Da sich auch hier eine halbe Ewigkeit nichts getan hat, mach ich mir mal besser nicht zuviel Hoffnung auf Reaktionen 


			Dieser Inhalt steht nur eingeloggten Mitgliedern zur Verfügung.
        



LG,
Salutari


----------



## iomega1 (30. Dezember 2009)

Denke schneiodern lohnt wirklich nur noch für Leute die in keine Raids rein gehen können oder wollen.
Und selbst da gibt es über das AH deutlich bessere Sachen als man als SChneiderlein herstellen kann.
Kosten zwar sicherlich ne Stange Gold, je nachdem wie schnell man etwas will, aber besser sind die Sachen allemal.

Fazit: Außer den Garnen gibt es keine nennenwerten Vorteile.

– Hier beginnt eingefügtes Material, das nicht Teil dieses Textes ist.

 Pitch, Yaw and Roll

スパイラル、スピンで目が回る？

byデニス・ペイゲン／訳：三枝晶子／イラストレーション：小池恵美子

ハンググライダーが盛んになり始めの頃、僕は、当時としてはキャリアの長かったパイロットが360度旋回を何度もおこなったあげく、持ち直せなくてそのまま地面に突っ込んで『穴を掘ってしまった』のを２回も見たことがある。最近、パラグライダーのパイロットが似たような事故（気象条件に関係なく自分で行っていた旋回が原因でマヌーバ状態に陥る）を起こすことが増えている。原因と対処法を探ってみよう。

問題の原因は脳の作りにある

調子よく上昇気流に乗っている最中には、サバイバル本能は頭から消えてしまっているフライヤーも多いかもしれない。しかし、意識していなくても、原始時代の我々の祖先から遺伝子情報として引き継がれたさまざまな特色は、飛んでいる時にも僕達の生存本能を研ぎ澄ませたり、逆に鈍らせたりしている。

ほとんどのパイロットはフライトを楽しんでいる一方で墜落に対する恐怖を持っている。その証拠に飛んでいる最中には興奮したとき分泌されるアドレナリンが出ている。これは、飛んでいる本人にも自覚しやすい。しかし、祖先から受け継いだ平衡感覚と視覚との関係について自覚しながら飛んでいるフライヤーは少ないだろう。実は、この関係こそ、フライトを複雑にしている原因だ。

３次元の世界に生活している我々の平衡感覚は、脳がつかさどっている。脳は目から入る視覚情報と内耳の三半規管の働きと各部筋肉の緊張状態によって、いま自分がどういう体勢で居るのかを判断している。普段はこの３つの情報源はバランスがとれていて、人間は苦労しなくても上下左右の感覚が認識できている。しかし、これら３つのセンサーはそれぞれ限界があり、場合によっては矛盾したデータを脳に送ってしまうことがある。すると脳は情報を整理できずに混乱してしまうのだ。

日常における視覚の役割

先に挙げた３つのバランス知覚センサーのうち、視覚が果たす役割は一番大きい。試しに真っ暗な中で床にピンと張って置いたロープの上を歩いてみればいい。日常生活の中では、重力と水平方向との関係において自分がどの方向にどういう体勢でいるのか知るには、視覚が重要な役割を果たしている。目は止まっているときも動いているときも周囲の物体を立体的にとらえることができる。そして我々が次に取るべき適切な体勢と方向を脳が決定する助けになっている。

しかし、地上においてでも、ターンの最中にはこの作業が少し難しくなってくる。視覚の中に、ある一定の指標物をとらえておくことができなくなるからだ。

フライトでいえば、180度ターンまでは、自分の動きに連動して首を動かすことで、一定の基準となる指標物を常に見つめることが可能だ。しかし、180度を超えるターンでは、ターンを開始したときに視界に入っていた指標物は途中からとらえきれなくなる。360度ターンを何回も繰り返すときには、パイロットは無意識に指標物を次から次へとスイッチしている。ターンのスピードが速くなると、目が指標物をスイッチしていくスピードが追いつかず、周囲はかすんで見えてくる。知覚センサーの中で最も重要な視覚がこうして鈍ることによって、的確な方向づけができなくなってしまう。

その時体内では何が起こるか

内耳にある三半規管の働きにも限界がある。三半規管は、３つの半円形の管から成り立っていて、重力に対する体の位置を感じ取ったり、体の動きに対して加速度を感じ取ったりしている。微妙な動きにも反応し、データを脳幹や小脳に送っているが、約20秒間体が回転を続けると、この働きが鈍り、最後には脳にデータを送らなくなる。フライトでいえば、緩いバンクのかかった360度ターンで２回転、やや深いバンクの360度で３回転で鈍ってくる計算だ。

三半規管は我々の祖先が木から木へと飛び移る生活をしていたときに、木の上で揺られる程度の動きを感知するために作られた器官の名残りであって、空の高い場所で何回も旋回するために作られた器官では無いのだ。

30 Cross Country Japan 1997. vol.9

Aso ja der Fliegende Teppich noch.


----------



## Droyale (30. Dezember 2009)

iomega1 schrieb:


> Denke schneiodern lohnt wirklich nur noch für Leute die in keine Raids rein gehen können oder wollen.
> Und selbst da gibt es über das AH deutlich bessere Sachen als man als SChneiderlein herstellen kann.
> Kosten zwar sicherlich ne Stange Gold, je nachdem wie schnell man etwas will, aber besser sind die Sachen allemal.
> 
> ...


und der hosen enchant mit dem man sich als schneider fast 200g einspart.


----------



## Dagonzo (31. Dezember 2009)

Und die Spezialisierung auf z.B. Zaubertuch bringt natürlich auch einiges. Am besten passt dazu dann immer noch Verzauberkunst. So kannst du die Questbelohnung auch gleich entzaubern.


----------



## Frozzi (31. Dezember 2009)

also ich mach mit schneidern auch noch gut gold 

so 300g neben bei am tag nur mit netherstofftaschen &(cd´s brauch ich selber, aber die könnte man ja acuh verkaufen) genuaso wie die PDK und ICC rezepte sehr gefragt sind und gut tg geben man könnte auch noch die fäden gut verkaufen, aber bei uns ist Spinnenseide sehr selten im ah und demensprechend teuer =)


----------



## Freakypriest (4. Januar 2010)

Also gerade als Raidaktiver Schneider kann man ne menge Gold verdienen. Mit den neuen ICC Rezepten bekomme ich oft zwischen 50-200g trinkgeld.


----------



## Gerti (16. Februar 2010)

Teppich und VZ für den Umhang, genug Argumente fürs Schneidern! Zum Gold machen hab ich Twinks...


----------